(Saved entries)
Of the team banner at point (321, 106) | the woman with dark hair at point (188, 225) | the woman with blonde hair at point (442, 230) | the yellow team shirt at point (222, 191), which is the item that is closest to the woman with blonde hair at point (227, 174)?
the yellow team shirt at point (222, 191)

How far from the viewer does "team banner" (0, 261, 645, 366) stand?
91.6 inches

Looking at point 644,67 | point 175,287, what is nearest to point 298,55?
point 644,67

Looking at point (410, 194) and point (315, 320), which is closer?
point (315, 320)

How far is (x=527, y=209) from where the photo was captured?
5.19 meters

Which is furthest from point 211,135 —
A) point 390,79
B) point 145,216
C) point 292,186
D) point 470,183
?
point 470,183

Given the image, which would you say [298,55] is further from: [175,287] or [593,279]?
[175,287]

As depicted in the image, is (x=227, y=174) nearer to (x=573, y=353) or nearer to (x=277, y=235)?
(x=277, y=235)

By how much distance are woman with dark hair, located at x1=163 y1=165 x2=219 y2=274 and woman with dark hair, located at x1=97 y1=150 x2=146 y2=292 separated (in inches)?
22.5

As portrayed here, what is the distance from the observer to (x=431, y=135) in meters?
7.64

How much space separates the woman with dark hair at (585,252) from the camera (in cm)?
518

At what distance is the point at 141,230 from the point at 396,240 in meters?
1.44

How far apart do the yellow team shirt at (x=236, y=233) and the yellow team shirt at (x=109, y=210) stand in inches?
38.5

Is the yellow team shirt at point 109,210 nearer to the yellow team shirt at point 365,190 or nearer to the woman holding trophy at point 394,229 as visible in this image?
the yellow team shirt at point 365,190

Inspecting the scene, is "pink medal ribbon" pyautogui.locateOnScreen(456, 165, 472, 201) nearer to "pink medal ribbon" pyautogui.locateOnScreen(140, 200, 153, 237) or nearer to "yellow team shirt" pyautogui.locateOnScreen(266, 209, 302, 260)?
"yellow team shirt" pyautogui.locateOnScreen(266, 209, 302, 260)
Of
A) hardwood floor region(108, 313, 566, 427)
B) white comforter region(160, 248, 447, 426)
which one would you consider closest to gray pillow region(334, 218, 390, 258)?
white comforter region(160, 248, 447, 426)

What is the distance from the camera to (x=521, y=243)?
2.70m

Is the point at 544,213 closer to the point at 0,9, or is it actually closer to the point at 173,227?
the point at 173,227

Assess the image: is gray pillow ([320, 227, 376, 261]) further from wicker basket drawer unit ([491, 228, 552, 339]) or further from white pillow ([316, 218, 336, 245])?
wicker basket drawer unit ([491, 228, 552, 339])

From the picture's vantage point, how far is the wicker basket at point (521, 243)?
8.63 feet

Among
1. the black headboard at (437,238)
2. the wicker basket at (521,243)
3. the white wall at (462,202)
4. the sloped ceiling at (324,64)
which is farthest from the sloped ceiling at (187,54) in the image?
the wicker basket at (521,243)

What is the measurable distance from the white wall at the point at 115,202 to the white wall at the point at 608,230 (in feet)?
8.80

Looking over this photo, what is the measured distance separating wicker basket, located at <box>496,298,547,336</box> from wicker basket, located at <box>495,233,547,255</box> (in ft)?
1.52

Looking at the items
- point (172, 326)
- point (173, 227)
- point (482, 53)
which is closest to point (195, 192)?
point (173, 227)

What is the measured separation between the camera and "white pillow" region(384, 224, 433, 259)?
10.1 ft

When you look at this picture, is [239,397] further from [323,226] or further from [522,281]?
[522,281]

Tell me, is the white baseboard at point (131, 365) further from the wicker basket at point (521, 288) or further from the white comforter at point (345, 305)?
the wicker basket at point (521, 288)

The request: Above are the records; copy exactly the lines from the one with "Looking at the items" through the final line.

Finished task:
Looking at the items
- point (172, 326)
- point (173, 227)
- point (482, 53)
which is closest to point (195, 192)?
point (173, 227)

What is the measured separation between the camera and "white pillow" region(384, 224, 433, 259)?
10.1 ft

When you look at this picture, is [239,397] further from [323,226] or further from [522,281]?
[522,281]

Tell me, is the white baseboard at point (131, 365) further from the wicker basket at point (521, 288) or further from the white comforter at point (345, 305)?
the wicker basket at point (521, 288)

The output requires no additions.